3. How and when do you use the phrase in your own life and activism?

I would say I use it regarding my work bringing art, gardens, and fresh local food to low income neighborhoods. I have cringed as other members of organizations I work with have made blanket statements that assumed just because you live in a certain neighborhood and are say black, that you receive EBT benefits and things like that. Sadly, the majority of the southern population, even in organizations that would consider themselves progressive, do not consider white privilege or the subtle, and many times unconscious and/or not meaning to be harmful, ways that white privilege is exerted.

I hope to help continue to lead by example ways in which caucasian people can understand how aspects of white privilege are inherent in southern life. I say southern, because that is the only life I can truly speak on. Just because you have the great idea to build a garden in a low income neighborhood, doesn’t mean your idea is the best idea for that community. You must work within a community, investing time and energy in work and leisure, building trust, and understanding the true needs of the area to be beneficial and not just another white person coming over and saying what another person should or shouldn’t be doing, starting a project, and then moving on.

4. Have you experienced push back on the phrase from other white people? How do you respond? What are some common ways the phrase is called into question, and how do you address those?

Definitely, people always think that they are the exception to privilege. I have behaved in privileged ways and not realized it at first for sure and I have also worked to undo my southern white privilege conditioning. So when bringing up white privilege down here, if you want to be effective, you have to choose your words very carefully. I have heard thing like, “Yeah well ‘they’ could do better if they really wanted to” or “There are poor white people too” so many time and tha’ts the tip of the iceberg. Sadly, these ridiculous statements are very common where I live.

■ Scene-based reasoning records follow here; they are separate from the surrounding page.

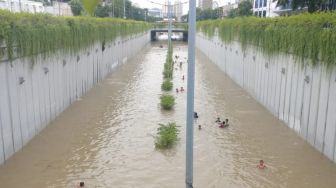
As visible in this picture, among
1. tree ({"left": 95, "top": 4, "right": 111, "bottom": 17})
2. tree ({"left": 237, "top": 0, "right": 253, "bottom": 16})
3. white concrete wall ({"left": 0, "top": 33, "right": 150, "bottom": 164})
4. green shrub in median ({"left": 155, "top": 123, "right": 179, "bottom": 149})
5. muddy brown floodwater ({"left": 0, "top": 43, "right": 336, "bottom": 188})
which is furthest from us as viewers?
tree ({"left": 95, "top": 4, "right": 111, "bottom": 17})

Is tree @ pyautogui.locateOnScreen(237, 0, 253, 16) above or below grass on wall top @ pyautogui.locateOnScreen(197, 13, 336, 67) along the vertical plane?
above

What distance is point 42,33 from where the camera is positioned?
437 inches

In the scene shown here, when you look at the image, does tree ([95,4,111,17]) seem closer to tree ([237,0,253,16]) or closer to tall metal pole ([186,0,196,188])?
tree ([237,0,253,16])

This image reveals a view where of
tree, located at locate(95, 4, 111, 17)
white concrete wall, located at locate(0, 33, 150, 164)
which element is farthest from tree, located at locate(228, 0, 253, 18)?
white concrete wall, located at locate(0, 33, 150, 164)

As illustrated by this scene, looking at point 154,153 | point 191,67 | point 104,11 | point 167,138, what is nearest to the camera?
point 191,67

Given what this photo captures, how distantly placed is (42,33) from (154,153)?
497 cm

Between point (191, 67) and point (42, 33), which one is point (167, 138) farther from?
point (191, 67)

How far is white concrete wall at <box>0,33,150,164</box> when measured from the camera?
8.75 metres

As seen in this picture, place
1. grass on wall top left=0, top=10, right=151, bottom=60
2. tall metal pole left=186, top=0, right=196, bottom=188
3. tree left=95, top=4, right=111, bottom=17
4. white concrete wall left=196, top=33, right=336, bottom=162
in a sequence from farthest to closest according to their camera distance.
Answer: tree left=95, top=4, right=111, bottom=17 → white concrete wall left=196, top=33, right=336, bottom=162 → grass on wall top left=0, top=10, right=151, bottom=60 → tall metal pole left=186, top=0, right=196, bottom=188

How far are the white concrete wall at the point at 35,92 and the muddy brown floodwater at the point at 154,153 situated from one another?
0.37 meters

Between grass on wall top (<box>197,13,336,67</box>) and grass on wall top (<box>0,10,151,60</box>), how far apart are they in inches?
299

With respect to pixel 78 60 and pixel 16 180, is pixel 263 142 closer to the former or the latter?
pixel 16 180

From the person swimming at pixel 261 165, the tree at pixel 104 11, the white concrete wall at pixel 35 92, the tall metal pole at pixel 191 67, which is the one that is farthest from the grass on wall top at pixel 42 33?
the tree at pixel 104 11

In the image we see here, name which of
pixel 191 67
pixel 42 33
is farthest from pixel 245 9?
pixel 191 67
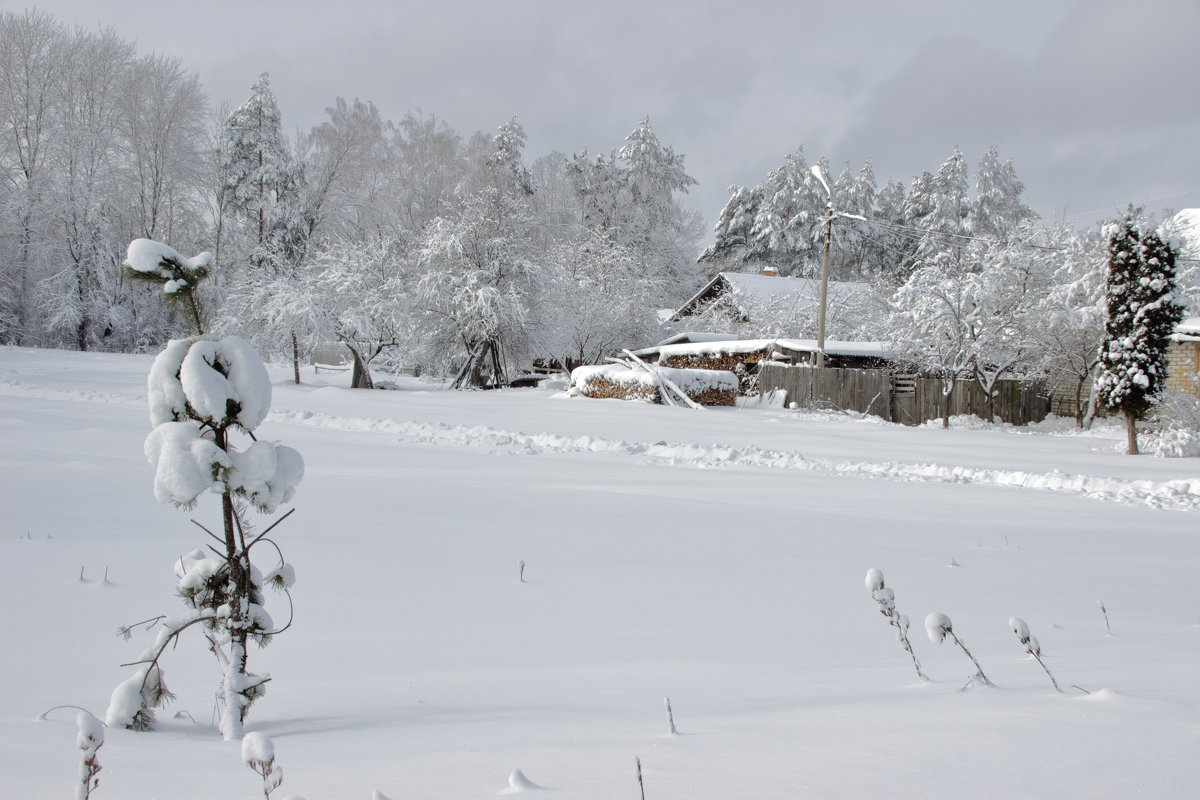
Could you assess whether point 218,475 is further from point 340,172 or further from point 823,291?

To these, I always use Non-Violent Communication techniques and say something pointing back at myself and experience, rather that what that person should be doing or thinking–something about how it is important to be conscious of the privileges that I have and to always consider that I am in no position to judge the way anyone else’s choices. I have found this to be an effective way of having that person reflect on their point of view and to consider another way of looking at the subject.

That said, push back still infuriates me on the inside. If I hear, “Yeah but you know me, you know I didn’t mean it like that” or “You know I’m totally not racist, but…” one more time I will scream!!! Push back shows how privileged that person really is so you know what you’re dealing with!

5. Why do you feel it’s a vital phrase to use?

We must be aware of our strengths and weaknesses, where we need to keep working and evolving to be a strong community, so using the term white privilege is incredibly vital to clearly describe a way of thinking and acting that is hurtful to others. Recognizing differences is a strength, behaving in a way that exerts power over others because of those differences is a weakness. Everything from interrupting a conversation rather than waiting your turn to imposing a lifestyle change on someone must be considered inappropriate acts of privilege. Calling people out in a way that they can understand is important and the phrase white privilege offers a theoretical foundation from which to draw your argument.

6. Are there any resources or links you would recommend to a white person newly acquainting themselves with the idea of white privilege? Any other links on the subject for the world at large?

Listen to Propaghandi’s Less talk, More Rock record and The Coup’s Genocide and Juice, volunteer in a community other than your own and keep your mouth shut, listen, and reflect.

Check out the work of Katt Lissard and her Winter/Summer Institute and Split the Village work. She is an excellent example of being an extremely helpful “outsider” without imposing dominance on “insider” community through both the actual work and narratives when in the United States.